Authored by craig.topper on Sep 30 2019, 3:36 PM.

Details

Summary

The gather/scatter instructions can implicitly sign extend the indices. If we're operating on 32-bit data, an v16i64 index can force a v16i32 gather to be split in two since the index needs 2 registers. If we can shrink the index to the i32 we can avoid the split. It should always be safe to shrink the index regardless of the number of elements. We have gather/scatter instructions that can use v2i32 index stored in a v4i32 register with v2i64 data size.

I've limited this to before legalize types to avoid creating a v2i32 after type legalization. We could check for it, but we'd also need testing. I'm also only handling build_vectors with no bitcasts to be sure the truncate will constant fold.

Diff Detail

Repository
rL LLVM

Event Timeline

craig.topper created this revision.Sep 30 2019, 3:36 PM
Herald added a project: Restricted Project. · View Herald TranscriptSep 30 2019, 3:36 PM
Herald added a subscriber: hiraditya. · View Herald Transcript
RKSimon added inline comments.Oct 1 2019, 6:33 AM
llvm/lib/Target/X86/X86ISelLowering.cpp
42384 ↗(On Diff #222506)

Does it have to be build vector? General truncations should be pretty good in these cases whatever.

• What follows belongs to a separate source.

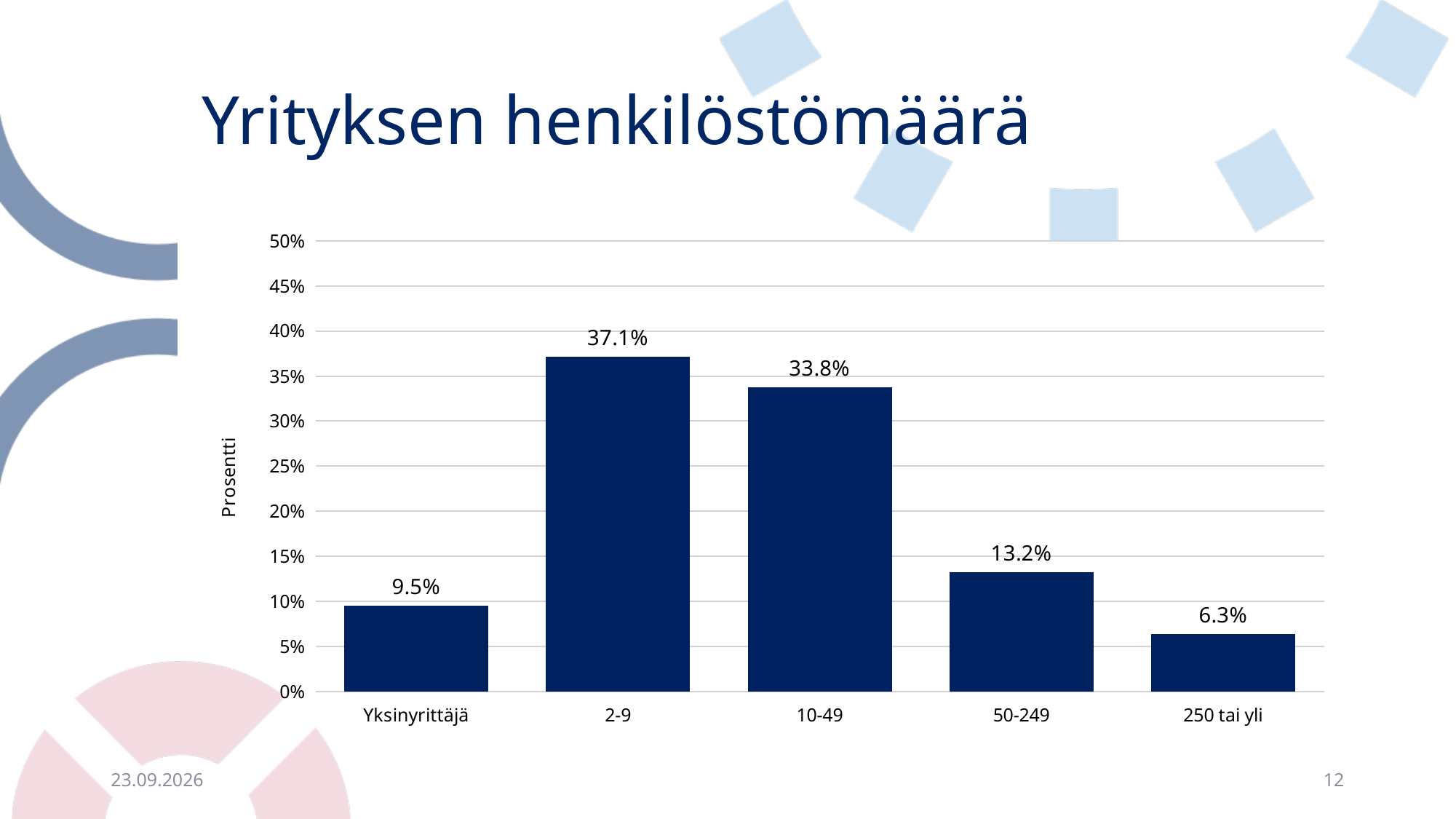
Which category has the lowest value? 250 tai yli What is the value for Yksinyrittäjä? 9.5% What is the value for the 250 tai yli category? 6.3% What kind of chart is shown on the slide? bar chart How many categories are shown on the x axis? 5 What is the label of the vertical axis? Prosentti Is the value for 10-49 greater or less than 30%? greater What is the difference between the values for 2-9 and 10-49? 3.3% What is the value for the 2-9 category? 37.1% Which is larger, the value for Yksinyrittäjä or the value for 50-249? 50-249 Which category has the highest value? 2-9 What is the difference between the values for 50-249 and 250 tai yli? 6.9%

craig.topper marked an inline comment as done.Oct 1 2019, 8:42 AM
craig.topper added inline comments.
llvm/lib/Target/X86/X86ISelLowering.cpp
42384 ↗(On Diff #222506)

No. I guess you could truncate anytime the index element is wider than the data element and the index type isn't legal and is a type that needs to be split or a type that will be widened to a type that will be split. You wouldn't want to truncate if it won't prevent a split since you'd just be adding more code. Unless it was sext/zext which would be removed, but that's already handled below. Is that what you were thinking?

RKSimon added inline comments.Oct 1 2019, 9:37 AM
llvm/lib/Target/X86/X86ISelLowering.cpp
42384 ↗(On Diff #222506)

I was thinking more in terms of the high number of sign bits means that we can always cheaply truncate with VTRUNC/PACKSS

craig.topper marked an inline comment as done.Oct 1 2019, 9:52 AM
craig.topper added inline comments.
llvm/lib/Target/X86/X86ISelLowering.cpp
42384 ↗(On Diff #222506)

So should we always truncate or only in the cases I said? Pack is going to require at least another shuffle to split the data into 2 sources. And VTRUNC is 2 uops by itself. I think PACKSS goes from 1 cycle latency to 3 cycle latency on icelake.

RKSimon accepted this revision.Oct 1 2019, 2:54 PM

LGTM

llvm/lib/Target/X86/X86ISelLowering.cpp
42384 ↗(On Diff #222506)

OK - it becomes a cost issue. We could use isTruncateFree to check but at the moment we don't do anything for vectors. I'm happy if we just leave it as a TODO comment for now.

This revision is now accepted and ready to land.Oct 1 2019, 2:54 PM
This revision was automatically updated to reflect the committed changes.